4.9. Determination of Cytochrome C and Caspase-3 Concentrations

Using a SimpleStep ELISA kit (Abcam, Cambridge, UK), we determined the levels of cytochrome C and caspase-3 in cells’ lysates with 2b, 12b, and 14b (1 and 5 μM for the MCF-7 cell line and 5 and 10 μM for the MDA-MB-231) and doxorubicin in concentrations of 1 and 5 μM for both lines after 24 h incubation. Assays were performed according to the manufacturer’s protocols.

4.10. Bax Concentration Assessment

An anti-Bax FITC-conjugated antibody was applied to evaluate the effect of tested compounds on the concentration of Bax protein in this experiment. First, MCF-7 and MDA-MB-231 cells were seeded into 6-well plates at 5 × 10⁵ cells per well. Test compounds 2b, 12b, and 14b were then added at concentrations of 1 and 5 µM and 5 and 10 µM for MCF-7 and MDA-MB-231, respectively. The concentration of doxorubicin as a reference compound was 1 and 5 µM for both lines. After 24 h of incubation, cells were harvested, centrifuged, washed with 1 mL of PBS, and then fixed with 4% paraformaldehyde for 15 min at RT. After removal of the paraformaldehyde, cells were washed with PBS, then resuspended in 0.5 mL of cold 90% methanol, and frozen at −20 °C. After overnight incubation, the methanol was discarded, the cells were washed three times with PBS, and then the antibody in stain buffer was added according to the protocol (1 µL of antibody per 100 µL of buffer). The samples were incubated in the dark at RT, then centrifuged and resuspended in 0.3 mL of stain buffer. The prepared samples were read immediately using the BD FACS Canto II flow cytometer (Becton Dickinson Biosciences, San Jose, CA, USA).

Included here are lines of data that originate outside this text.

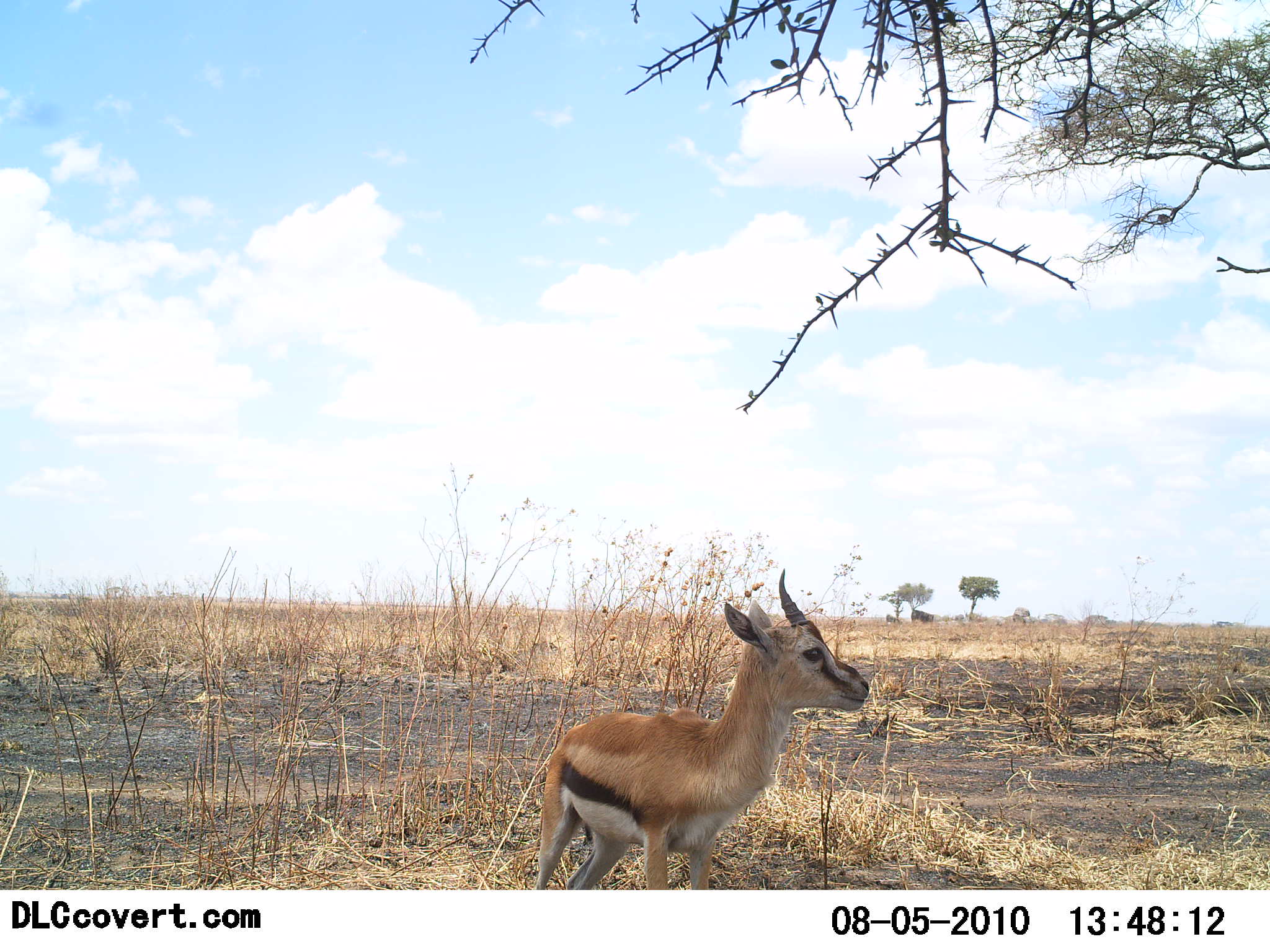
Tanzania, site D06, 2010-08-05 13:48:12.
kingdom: Animalia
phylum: Chordata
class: Mammalia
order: Artiodactyla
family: Bovidae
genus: Eudorcas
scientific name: Eudorcas thomsonii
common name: thomson's gazelle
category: gazellethomsons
Gazellethomsons (thomson's gazelle) (Eudorcas thomsonii), count 1. Behavior (volunteer vote fractions): standing 100%, resting 0%, moving 0%, interacting 0%. Young present (vote fraction): 50%. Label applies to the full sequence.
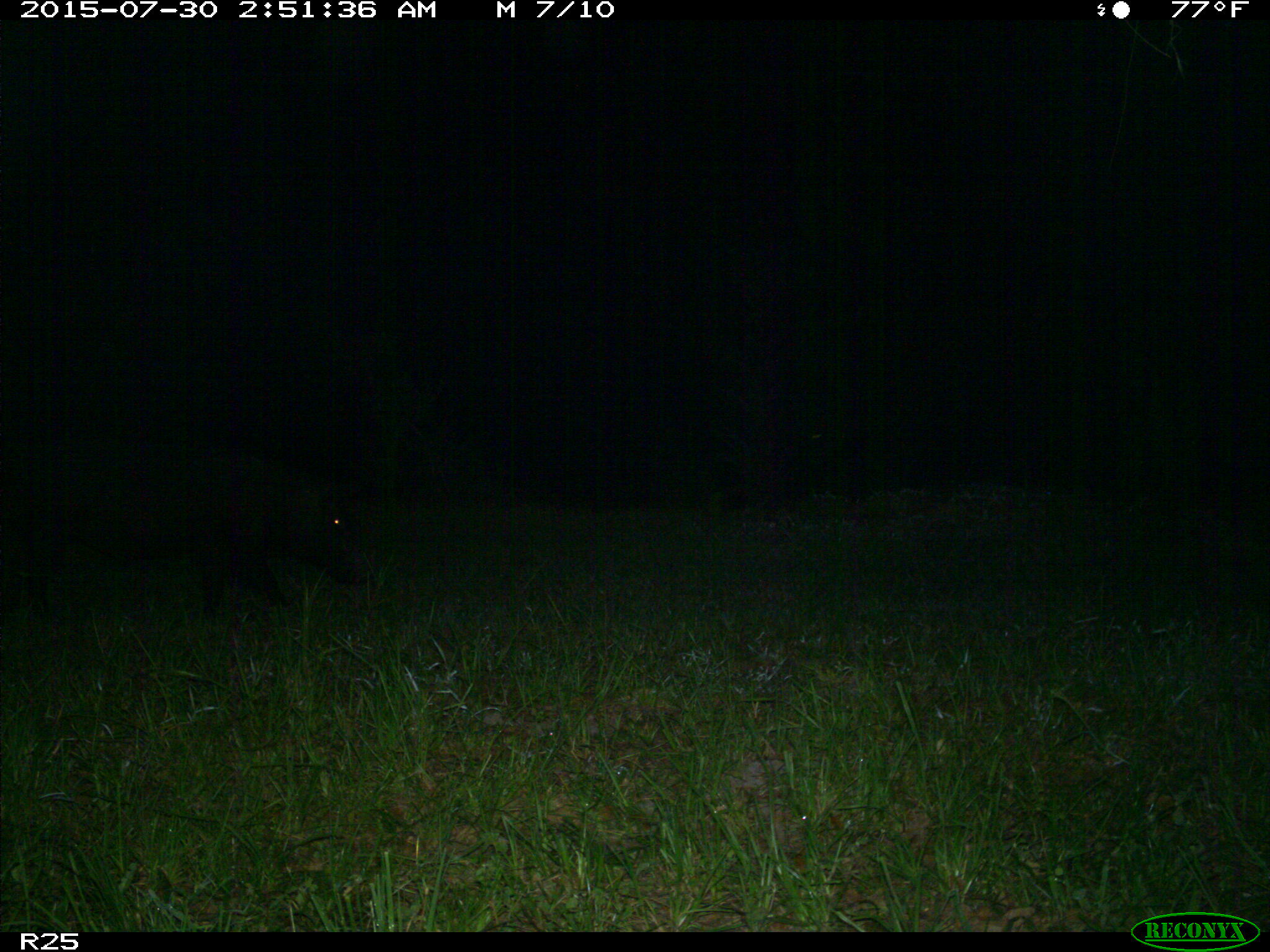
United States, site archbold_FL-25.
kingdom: Animalia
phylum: Chordata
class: Mammalia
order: Artiodactyla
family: Suidae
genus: Sus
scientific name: Sus scrofa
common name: wild boar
Sus scrofa (wild boar).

4.11. Reactive Oxygen Species Assessment

The influences of 2b, 12b, 14b, and doxorubicin (1 and 5 µM and 5 and 10 µM for MCF-7 and MDA-MB-231 cell lines, respectively) on the generation of reactive oxygen species (ROS) were analyzed. Cells were seeded in 6-well culture plates at 1 × 10⁵ cells per well in 1 mL of medium and then treated with compounds for 1 h and then washed with PBS. Double staining was conducted with 20 µM 2′,7′-dichlorodihydrofluorescein diacetate (H₂DCFDA) reagent (Thermo Fisher Scientific, Eugene, OR, USA), which is colorless, and is cleaved by intracellular esterases and oxidized to the highly fluorescent 2′,7′-dichlorofluorescein (DCF), and 10 µg/mL of the fluorescent dye 4′,6-diamidino-2-phenylindole (DAPI) (Sigma-Aldrich, St. Louis, MO, USA), which visualizes the nuclear DNA of cells. A Nikon ECLIPSE Ti fluorescence microscope (Nikon, Tokyo, Japan) was used to obtain results which were analyzed using ImageJ software 1.54k (Bethesda, MD, USA). The fluorescence intensity of the DCF reagent was evaluated relative to the control. The number of analyzed cells was above 100.

5. Conclusions

A series of 4-thiazolidinone hybrids with a 5-nitrofuranpropenylidene moiety were designed and synthesized as potential anticancer agents. The use of the 5-(5-nitrofuran-2-yl)allylidene moiety as a bioisosteric to the 5-(2-chloro-3-(4-nitrophenyl))allylidene (Ciminalum) pharmacophore was proposed. In accordance with obtained MTT assay results, the three most active compounds, 2b, 12b, and 14b, were selected from fifteen and subjected to a series of subsequent biological studies. The study demonstrated the compounds’ effect on the intrinsic apoptotic pathway by observing increased concentrations of proapoptotic proteins such as Bax and cytochrome C. The activation of the mitochondrial apoptotic pathway cascade happened as a consequence of the significant increase in generation of reactive oxygen species by the tested compounds. Consequently, in addition to the increased concentrations of these proapoptotic proteins, a decrease in mitochondrial membrane potential and activation of caspases-9 and -3 were observed as well, which ultimately led to apoptosis in the MCF-7 and MDA-MB-231 cell lines. The results of DNA biosynthesis assay suggested the influence of compounds 2b, 12b, and 14b on the structure of the cell nucleus; however, further research is required for more significant understanding of the mechanism of this activity. Additionally, checking the safety profile of the tested compounds and their metabolic stability would be valid given such high cytotoxic activity before including tested compounds in in vivo tests.

Displayed data provide a new advancement in regard to the medicinal chemistry of 4-thiazolidinone-bearing hybrid molecules as anticancer agents.